** start of MATERIAL SUPPLIED **

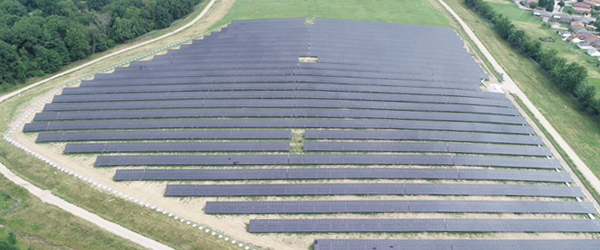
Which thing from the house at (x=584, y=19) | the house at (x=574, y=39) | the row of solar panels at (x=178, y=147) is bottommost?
the row of solar panels at (x=178, y=147)

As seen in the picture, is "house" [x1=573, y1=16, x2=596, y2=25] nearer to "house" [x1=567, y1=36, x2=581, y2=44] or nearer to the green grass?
"house" [x1=567, y1=36, x2=581, y2=44]

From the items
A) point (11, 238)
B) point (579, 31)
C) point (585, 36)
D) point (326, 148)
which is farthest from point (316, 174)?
point (579, 31)

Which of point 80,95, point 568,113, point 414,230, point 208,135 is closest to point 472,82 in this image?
Answer: point 568,113

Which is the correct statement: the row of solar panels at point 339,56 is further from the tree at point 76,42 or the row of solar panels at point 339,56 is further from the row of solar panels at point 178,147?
the row of solar panels at point 178,147

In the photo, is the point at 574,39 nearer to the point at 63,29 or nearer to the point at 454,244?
the point at 454,244

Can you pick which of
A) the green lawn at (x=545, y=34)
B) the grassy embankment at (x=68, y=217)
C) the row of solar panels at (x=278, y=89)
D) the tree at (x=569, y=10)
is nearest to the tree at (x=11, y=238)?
the grassy embankment at (x=68, y=217)

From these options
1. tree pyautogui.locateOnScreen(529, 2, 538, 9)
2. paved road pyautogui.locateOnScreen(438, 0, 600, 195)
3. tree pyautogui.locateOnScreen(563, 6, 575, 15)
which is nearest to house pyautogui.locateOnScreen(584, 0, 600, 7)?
tree pyautogui.locateOnScreen(563, 6, 575, 15)

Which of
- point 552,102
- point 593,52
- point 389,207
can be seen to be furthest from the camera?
point 593,52
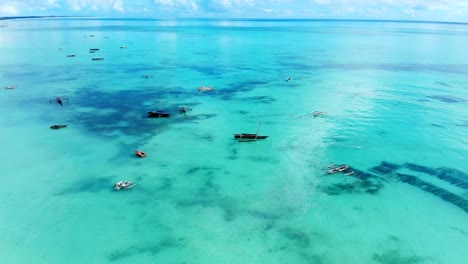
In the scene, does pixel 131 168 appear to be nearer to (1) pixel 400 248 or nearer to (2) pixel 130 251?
(2) pixel 130 251

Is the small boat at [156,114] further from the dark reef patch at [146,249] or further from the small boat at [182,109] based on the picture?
the dark reef patch at [146,249]

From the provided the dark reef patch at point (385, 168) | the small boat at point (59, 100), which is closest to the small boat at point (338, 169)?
the dark reef patch at point (385, 168)

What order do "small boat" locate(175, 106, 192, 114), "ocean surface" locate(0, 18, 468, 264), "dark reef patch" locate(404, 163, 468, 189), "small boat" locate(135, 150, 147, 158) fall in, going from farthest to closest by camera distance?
1. "small boat" locate(175, 106, 192, 114)
2. "small boat" locate(135, 150, 147, 158)
3. "dark reef patch" locate(404, 163, 468, 189)
4. "ocean surface" locate(0, 18, 468, 264)

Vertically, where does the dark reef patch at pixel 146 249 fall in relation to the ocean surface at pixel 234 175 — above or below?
below

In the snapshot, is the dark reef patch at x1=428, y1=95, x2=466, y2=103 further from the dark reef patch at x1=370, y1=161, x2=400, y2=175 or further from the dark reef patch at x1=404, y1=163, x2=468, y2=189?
the dark reef patch at x1=370, y1=161, x2=400, y2=175

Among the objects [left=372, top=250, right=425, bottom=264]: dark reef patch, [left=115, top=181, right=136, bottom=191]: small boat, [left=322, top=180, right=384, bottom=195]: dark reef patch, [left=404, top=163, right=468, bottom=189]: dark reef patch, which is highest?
[left=404, top=163, right=468, bottom=189]: dark reef patch

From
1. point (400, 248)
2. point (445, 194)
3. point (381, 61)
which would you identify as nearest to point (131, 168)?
point (400, 248)

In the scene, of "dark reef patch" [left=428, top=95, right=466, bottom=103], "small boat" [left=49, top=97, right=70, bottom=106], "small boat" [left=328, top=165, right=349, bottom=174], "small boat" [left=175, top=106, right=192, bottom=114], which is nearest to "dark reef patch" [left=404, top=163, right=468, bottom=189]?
"small boat" [left=328, top=165, right=349, bottom=174]

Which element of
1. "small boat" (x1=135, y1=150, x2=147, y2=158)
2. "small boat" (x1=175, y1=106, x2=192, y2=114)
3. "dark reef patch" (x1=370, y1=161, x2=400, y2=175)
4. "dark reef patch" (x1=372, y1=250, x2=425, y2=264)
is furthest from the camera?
"small boat" (x1=175, y1=106, x2=192, y2=114)
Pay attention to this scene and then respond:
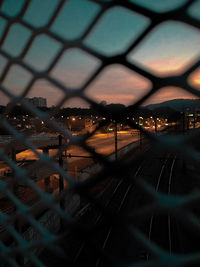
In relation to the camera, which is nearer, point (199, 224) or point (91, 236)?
point (199, 224)

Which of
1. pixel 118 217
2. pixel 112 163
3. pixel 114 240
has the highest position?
pixel 112 163

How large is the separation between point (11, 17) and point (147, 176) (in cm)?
1117

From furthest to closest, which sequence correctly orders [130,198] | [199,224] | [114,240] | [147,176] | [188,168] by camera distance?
1. [188,168]
2. [147,176]
3. [130,198]
4. [114,240]
5. [199,224]

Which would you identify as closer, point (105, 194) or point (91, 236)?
point (91, 236)

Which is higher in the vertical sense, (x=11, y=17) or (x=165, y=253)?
(x=11, y=17)

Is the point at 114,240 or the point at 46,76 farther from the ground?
the point at 46,76

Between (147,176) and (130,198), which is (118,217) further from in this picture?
(147,176)

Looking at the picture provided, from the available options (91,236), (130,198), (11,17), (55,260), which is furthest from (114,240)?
(11,17)

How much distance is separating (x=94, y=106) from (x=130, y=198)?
309 inches

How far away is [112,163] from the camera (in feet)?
1.77

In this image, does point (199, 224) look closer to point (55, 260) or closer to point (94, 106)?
point (94, 106)

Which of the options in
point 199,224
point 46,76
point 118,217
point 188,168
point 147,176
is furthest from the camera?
point 188,168

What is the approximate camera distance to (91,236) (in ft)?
2.11

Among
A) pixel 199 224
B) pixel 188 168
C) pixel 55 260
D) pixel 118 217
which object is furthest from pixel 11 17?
pixel 188 168
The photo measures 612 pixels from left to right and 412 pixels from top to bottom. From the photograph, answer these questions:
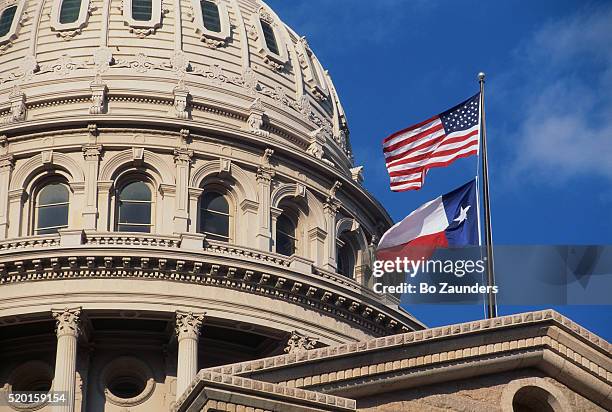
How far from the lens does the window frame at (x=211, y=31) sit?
227 ft

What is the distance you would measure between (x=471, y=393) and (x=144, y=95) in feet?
137

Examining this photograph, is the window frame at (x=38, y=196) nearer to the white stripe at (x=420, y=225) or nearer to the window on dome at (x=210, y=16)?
the window on dome at (x=210, y=16)

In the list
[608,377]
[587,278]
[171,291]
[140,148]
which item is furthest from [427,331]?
[140,148]

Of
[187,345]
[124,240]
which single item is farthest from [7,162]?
[187,345]

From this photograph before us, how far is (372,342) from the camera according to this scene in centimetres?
2447

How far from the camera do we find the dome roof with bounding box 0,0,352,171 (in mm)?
65562

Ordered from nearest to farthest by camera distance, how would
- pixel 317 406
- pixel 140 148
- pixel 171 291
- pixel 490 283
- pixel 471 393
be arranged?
pixel 317 406 → pixel 471 393 → pixel 490 283 → pixel 171 291 → pixel 140 148

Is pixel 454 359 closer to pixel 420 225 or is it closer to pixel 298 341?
pixel 420 225

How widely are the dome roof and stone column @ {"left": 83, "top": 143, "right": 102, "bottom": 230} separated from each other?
1157 mm

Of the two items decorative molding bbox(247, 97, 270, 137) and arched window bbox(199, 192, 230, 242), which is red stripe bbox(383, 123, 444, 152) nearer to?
arched window bbox(199, 192, 230, 242)

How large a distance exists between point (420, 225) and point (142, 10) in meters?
37.2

** end of MATERIAL SUPPLIED **

EXERCISE:
Express the material from the line holding "How large a" through the end of the material, inclusive, as a two-column CSV with the columns text and answer. Give each item with its answer in one row, put each field in quotation marks, and turn any line breaks into spaces.

FINAL ANSWER:
text,answer
"How large a distance exists between point (420, 225) and point (142, 10) in meters?","37.2"